**Ausgewählter Auszug:**

Wen wundert es, dass Catalina mit sechzehn Jahren genug von der Enge und Beschränktheit des klösterlichen Lebens hat und flieht – mitsamt ihrer Freiheitsliebe, ihrer Sehnsucht nach fernen Gestaden sowie einigen praktischen Dingen, die ihr Überleben sichern sollen.

Im Wald näht sie sich aus der Nonnentracht Beinkleider, denn eine flüchtige Nonne wurde in jenen Zeiten von der Inquisition unerbittlich verfolgt. Als junger Mann getarnt, wendet sich Catalina nach Vittoria und findet unerkannt Unterschlupf bei einem Onkel. Dort muss sie allerdings dauernd lateinische Verben konjugieren, das langweilt sie, also zieht sie weiter.

Ein abenteuerlicher Lebensweg ist es, den Thomas de Quincey schildert!!! Immer wieder wird Catalina in menschliche Irrungen und Wirrungen verstrickt: Frauen verlieben sich in sie und wollen sie heiraten.

**Aufgabe:**
Kopiere aus dem Auszug über Catalina wortgetreu den Abschnitt zwischen „Wen wundert es, dass“ und „zieht sie weiter.“, beide eingeschlossen. Die Einträge spielen hierfür keine Rolle.

**Angezeigte Informationen:**
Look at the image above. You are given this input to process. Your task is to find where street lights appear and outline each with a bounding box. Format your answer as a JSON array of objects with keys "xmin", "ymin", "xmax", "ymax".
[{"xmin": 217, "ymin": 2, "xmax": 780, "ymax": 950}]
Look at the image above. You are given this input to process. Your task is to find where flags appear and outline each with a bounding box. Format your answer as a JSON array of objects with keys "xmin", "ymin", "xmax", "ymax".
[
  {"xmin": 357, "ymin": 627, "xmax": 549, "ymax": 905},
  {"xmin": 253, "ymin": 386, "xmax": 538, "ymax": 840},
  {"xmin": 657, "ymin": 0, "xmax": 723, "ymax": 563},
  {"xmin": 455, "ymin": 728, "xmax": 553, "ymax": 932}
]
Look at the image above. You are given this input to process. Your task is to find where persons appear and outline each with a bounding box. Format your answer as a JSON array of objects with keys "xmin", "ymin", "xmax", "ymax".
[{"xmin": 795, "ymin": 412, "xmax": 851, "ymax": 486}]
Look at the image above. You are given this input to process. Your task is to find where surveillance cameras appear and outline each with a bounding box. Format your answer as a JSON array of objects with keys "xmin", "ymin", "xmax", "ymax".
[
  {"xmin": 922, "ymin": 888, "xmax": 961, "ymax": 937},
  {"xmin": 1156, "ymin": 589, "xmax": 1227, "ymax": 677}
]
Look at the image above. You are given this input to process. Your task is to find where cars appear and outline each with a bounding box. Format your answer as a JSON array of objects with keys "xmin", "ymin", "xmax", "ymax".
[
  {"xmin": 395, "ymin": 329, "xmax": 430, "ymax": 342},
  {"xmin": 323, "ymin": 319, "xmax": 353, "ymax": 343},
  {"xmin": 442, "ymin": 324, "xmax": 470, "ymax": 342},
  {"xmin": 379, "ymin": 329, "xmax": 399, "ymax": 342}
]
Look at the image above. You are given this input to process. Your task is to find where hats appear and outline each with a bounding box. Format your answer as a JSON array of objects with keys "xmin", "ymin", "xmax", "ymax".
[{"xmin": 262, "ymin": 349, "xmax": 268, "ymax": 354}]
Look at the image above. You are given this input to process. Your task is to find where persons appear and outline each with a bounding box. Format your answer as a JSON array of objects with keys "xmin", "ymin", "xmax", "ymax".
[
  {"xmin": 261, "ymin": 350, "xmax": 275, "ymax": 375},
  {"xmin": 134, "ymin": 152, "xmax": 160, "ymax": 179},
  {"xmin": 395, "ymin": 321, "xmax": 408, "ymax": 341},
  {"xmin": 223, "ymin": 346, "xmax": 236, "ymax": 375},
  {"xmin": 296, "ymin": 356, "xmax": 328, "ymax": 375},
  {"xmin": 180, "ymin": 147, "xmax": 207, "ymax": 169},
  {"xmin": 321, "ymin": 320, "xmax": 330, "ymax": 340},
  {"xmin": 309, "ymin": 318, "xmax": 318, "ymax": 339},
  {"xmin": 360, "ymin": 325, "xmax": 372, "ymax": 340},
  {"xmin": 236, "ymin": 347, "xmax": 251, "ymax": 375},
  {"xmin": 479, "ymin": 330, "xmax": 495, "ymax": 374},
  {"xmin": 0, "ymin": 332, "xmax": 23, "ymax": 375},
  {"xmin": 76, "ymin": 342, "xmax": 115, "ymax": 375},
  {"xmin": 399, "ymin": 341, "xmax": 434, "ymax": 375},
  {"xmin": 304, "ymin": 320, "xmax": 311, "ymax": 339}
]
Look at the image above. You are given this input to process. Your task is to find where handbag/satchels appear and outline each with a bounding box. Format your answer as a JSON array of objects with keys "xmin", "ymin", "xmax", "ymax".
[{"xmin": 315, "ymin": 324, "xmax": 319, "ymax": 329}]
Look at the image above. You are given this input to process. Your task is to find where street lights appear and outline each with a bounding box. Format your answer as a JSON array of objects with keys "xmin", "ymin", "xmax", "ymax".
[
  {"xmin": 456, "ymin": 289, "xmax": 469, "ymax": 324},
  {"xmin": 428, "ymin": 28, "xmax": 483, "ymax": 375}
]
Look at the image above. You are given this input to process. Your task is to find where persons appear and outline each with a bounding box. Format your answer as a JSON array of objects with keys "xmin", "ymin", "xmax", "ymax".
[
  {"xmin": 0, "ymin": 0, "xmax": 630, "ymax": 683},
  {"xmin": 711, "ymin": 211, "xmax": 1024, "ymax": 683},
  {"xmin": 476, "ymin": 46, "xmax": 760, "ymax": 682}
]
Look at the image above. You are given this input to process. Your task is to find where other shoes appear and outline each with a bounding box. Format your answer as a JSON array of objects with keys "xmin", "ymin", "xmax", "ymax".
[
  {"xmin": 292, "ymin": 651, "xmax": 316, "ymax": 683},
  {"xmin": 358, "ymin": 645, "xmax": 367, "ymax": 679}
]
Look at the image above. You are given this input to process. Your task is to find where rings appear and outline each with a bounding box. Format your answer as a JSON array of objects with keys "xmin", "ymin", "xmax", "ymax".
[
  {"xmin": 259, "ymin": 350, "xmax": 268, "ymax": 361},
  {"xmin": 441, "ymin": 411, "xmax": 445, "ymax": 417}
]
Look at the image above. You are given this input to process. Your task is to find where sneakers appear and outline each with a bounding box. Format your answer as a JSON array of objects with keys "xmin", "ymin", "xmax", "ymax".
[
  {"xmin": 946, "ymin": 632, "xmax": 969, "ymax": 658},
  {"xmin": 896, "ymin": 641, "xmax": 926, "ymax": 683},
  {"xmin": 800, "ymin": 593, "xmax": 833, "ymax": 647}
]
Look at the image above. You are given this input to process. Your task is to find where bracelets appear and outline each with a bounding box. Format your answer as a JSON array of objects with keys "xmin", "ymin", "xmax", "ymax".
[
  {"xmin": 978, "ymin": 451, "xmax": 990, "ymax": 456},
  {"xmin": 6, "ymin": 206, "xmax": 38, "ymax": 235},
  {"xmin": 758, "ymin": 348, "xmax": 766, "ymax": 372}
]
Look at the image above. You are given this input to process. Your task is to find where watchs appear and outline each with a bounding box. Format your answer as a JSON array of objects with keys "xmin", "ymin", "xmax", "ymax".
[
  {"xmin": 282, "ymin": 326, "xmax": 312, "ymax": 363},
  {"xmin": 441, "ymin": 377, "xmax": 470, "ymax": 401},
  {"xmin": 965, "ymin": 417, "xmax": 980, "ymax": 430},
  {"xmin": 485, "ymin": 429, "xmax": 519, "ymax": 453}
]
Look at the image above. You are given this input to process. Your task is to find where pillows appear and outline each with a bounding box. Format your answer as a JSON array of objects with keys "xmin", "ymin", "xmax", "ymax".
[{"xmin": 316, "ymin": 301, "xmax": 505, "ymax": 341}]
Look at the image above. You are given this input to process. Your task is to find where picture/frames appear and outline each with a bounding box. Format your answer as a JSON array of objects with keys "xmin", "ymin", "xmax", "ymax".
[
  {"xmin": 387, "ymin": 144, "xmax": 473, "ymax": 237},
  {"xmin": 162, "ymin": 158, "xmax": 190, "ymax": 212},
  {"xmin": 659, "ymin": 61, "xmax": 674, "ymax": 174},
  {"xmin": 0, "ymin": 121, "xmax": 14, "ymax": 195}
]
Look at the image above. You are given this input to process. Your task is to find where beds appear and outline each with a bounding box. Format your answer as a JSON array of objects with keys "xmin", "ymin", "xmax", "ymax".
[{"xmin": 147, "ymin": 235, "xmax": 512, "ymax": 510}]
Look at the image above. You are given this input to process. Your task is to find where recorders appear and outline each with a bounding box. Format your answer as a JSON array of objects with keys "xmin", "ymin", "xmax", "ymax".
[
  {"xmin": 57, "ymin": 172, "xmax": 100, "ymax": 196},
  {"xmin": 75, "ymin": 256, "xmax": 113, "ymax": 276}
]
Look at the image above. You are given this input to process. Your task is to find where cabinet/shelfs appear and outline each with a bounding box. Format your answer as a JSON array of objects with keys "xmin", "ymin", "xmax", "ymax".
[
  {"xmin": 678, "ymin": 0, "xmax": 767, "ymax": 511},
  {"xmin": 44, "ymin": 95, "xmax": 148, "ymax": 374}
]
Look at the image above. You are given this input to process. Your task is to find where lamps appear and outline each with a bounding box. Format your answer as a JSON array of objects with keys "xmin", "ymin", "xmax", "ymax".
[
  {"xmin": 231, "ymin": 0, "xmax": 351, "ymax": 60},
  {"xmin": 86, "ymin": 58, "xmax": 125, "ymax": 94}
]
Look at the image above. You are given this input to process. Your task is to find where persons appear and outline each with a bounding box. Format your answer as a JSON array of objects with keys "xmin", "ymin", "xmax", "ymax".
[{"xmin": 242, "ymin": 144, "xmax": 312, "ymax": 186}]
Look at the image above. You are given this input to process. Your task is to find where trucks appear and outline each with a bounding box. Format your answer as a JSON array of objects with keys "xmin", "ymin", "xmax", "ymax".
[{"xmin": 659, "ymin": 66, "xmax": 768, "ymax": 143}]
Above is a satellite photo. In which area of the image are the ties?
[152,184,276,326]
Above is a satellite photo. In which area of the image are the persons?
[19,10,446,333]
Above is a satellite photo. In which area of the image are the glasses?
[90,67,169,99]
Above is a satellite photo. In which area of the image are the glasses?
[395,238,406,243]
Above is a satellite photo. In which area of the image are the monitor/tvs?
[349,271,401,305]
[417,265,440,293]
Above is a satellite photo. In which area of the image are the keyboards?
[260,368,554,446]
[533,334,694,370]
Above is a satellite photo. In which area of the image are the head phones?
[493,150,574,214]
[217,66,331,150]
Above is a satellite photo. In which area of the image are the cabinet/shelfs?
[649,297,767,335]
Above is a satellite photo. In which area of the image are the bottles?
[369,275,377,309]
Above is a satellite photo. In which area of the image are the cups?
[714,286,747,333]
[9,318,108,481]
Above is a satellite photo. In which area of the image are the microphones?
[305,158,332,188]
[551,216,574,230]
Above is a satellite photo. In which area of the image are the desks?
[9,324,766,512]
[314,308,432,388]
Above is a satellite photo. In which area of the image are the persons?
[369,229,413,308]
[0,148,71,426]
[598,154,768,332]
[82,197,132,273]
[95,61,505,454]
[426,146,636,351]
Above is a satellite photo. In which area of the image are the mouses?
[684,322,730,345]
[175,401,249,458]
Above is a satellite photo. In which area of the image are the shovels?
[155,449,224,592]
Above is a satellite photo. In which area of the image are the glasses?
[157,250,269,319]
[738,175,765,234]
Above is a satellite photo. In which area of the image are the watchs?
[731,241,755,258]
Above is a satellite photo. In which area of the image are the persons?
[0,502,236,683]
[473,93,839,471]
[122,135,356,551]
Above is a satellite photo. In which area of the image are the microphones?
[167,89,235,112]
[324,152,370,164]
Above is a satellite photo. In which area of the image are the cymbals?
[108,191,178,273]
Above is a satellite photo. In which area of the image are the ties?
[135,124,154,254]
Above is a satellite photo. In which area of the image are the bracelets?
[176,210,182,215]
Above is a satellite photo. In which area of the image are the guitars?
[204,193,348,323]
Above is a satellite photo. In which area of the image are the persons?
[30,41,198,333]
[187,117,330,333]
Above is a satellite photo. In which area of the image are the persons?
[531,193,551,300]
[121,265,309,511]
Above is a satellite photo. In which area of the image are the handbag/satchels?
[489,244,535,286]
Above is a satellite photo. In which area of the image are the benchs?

**Antwort:**
Wen wundert es, dass Catalina mit sechzehn Jahren genug von der Enge und Beschränktheit des klösterlichen Lebens hat und flieht – mitsamt ihrer Freiheitsliebe, ihrer Sehnsucht nach fernen Gestaden sowie einigen praktischen Dingen, die ihr Überleben sichern sollen.

Im Wald näht sie sich aus der Nonnentracht Beinkleider, denn eine flüchtige Nonne wurde in jenen Zeiten von der Inquisition unerbittlich verfolgt. Als junger Mann getarnt, wendet sich Catalina nach Vittoria und findet unerkannt Unterschlupf bei einem Onkel. Dort muss sie allerdings dauernd lateinische Verben konjugieren, das langweilt sie, also zieht sie weiter.